From 2c3e3e269b4b6f657505fb872e1420f1f52a68f0 Mon Sep 17 00:00:00 2001
From: TiaTuinstra <tiatuinstra@gmail.com>
Date: Thu, 22 Jan 2026 16:50:24 +0000
Subject: [PATCH 2/3] fixing test errors

---
 pipeline/orchestrator.py | 4 ++--
 1 file changed, 2 insertions(+), 2 deletions(-)

diff --git a/pipeline/orchestrator.py b/pipeline/orchestrator.py
index a61e79c..0cb9607 100755
--- a/pipeline/orchestrator.py
+++ b/pipeline/orchestrator.py
@@ -327,8 +327,8 @@ def run_step_4_generate_notices(
     artifacts_dir = output_dir / "artifacts"
 
     # Assets now come from template directory (optional)
-    logo_path = template_dir / "assets" / "logo.jpg"
-    signature_path = template_dir / "assets" / "signature.jpg"
+    logo_path = template_dir / "assets" / "logo.png"
+    signature_path = template_dir / "assets" / "signature.png"
 
     # Note: Assets are NOT validated here. If a template references an asset
     # that doesn't exist, the template rendering will fail with a clear error.

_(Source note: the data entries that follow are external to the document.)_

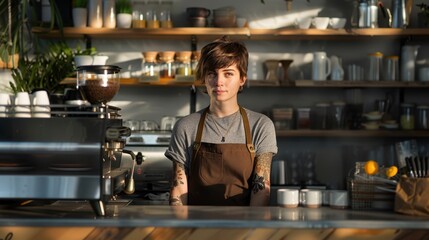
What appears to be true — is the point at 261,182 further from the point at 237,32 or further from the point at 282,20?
the point at 282,20

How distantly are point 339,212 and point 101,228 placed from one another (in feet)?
2.63

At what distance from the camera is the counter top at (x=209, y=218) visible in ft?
7.41

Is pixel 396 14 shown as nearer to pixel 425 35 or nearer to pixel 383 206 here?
pixel 425 35

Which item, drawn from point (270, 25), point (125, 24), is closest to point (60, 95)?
point (125, 24)

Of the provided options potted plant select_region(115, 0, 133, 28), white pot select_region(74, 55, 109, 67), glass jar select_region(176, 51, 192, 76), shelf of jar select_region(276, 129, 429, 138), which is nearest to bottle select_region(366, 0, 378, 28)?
shelf of jar select_region(276, 129, 429, 138)

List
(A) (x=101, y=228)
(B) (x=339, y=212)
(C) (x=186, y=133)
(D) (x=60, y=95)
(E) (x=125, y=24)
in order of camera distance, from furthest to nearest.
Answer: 1. (E) (x=125, y=24)
2. (D) (x=60, y=95)
3. (C) (x=186, y=133)
4. (B) (x=339, y=212)
5. (A) (x=101, y=228)

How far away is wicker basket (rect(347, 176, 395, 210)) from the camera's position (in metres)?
2.58

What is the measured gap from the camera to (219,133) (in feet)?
9.87

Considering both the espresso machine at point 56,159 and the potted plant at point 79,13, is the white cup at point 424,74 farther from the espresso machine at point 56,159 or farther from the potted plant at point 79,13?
the espresso machine at point 56,159

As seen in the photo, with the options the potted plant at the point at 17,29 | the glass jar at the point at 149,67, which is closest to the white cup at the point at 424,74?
the glass jar at the point at 149,67

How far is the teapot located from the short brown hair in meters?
2.51

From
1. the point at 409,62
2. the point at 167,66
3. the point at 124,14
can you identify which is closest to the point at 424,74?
the point at 409,62

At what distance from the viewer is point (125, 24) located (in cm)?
532

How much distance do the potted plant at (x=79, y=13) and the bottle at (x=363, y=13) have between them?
195 cm
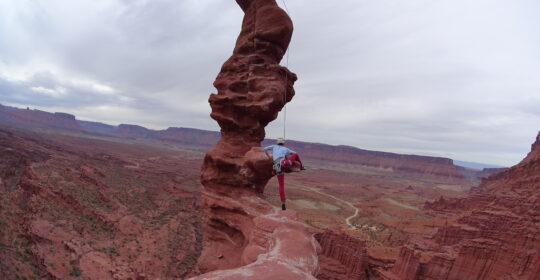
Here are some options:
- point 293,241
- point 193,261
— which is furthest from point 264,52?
point 193,261

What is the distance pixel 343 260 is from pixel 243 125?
40.2 ft

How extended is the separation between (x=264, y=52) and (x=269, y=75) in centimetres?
123

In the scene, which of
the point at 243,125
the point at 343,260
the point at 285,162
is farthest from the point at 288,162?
the point at 343,260

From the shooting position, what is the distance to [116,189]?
127 feet

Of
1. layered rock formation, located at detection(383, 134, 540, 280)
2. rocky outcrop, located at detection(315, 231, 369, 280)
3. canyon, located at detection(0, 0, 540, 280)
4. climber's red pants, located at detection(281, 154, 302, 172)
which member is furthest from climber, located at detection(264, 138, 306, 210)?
layered rock formation, located at detection(383, 134, 540, 280)

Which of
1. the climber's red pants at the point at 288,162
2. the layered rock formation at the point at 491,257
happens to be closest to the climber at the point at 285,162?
the climber's red pants at the point at 288,162

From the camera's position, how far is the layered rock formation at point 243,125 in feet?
39.6

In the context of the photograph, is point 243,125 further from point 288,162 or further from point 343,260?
point 343,260

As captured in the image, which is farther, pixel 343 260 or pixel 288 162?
pixel 343 260

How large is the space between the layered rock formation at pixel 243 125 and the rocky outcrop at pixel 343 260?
29.0ft

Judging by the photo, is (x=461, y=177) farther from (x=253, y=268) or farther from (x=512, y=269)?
(x=253, y=268)

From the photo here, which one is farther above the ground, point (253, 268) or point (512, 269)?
point (253, 268)

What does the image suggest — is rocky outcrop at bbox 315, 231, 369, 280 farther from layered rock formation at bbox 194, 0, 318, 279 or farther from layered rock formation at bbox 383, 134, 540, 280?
layered rock formation at bbox 194, 0, 318, 279

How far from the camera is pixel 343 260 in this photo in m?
19.0
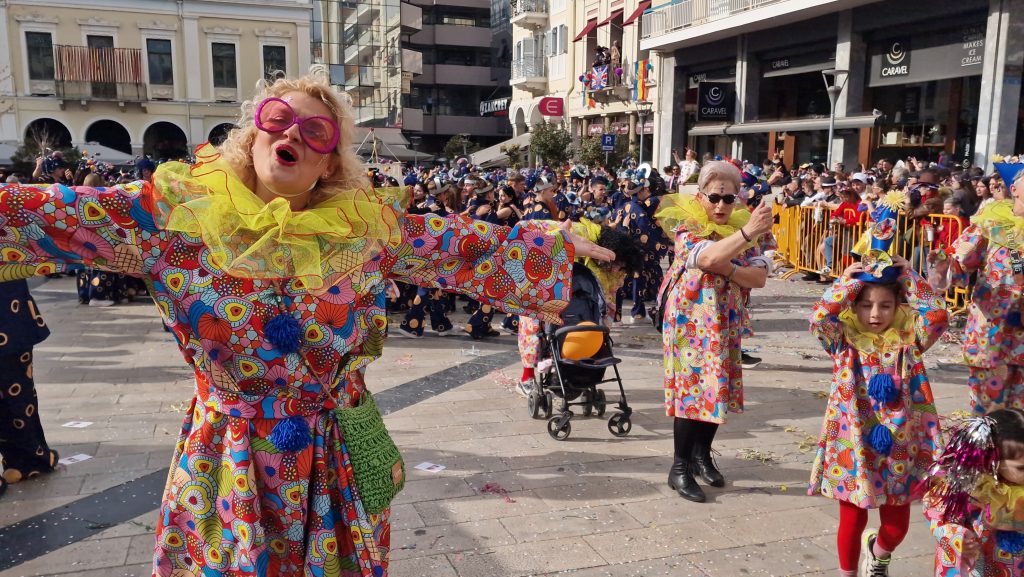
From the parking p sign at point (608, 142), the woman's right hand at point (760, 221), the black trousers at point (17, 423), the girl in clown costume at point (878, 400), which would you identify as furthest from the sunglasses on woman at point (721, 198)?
the parking p sign at point (608, 142)

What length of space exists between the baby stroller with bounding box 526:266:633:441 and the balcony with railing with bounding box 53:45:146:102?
3831 cm

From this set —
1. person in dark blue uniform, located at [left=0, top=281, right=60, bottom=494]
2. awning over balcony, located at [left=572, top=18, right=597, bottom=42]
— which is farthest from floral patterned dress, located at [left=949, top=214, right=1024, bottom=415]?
awning over balcony, located at [left=572, top=18, right=597, bottom=42]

From 98bfc2412b0092efe4484a673b315efbee01a914 Mon Sep 17 00:00:00 2001
From: TiaTuinstra <tiatuinstra@gmail.com>
Date: Thu, 22 Jan 2026 12:12:41 -0500
Subject: [PATCH 3/3] Update preprocess.py

Remove unused helper function (recover_client_id) - this now occurs directly in check_client_info_complete
---
 pipeline/preprocess.py | 9 ---------
 1 file changed, 9 deletions(-)

diff --git a/pipeline/preprocess.py b/pipeline/preprocess.py
index f507b43..20bb07b 100644
--- a/pipeline/preprocess.py
+++ b/pipeline/preprocess.py
@@ -234,15 +234,6 @@ def check_addresses_complete(df: pd.DataFrame) -> pd.DataFrame:
     return df.loc[df["address_complete"]].drop(columns=["address_complete"])
 
 
-def recover_client_id(x):
-    # Recover Client ID if 10 digits when converted to str int
-    try:
-        y = str(int(float(x)))
-        return y if len(y) == 10 else x
-    except Exception:
-        return x
-
-
 def check_client_info_complete(df: pd.DataFrame) -> pd.DataFrame:
     """
     Check if client fields are complete in the DataFrame.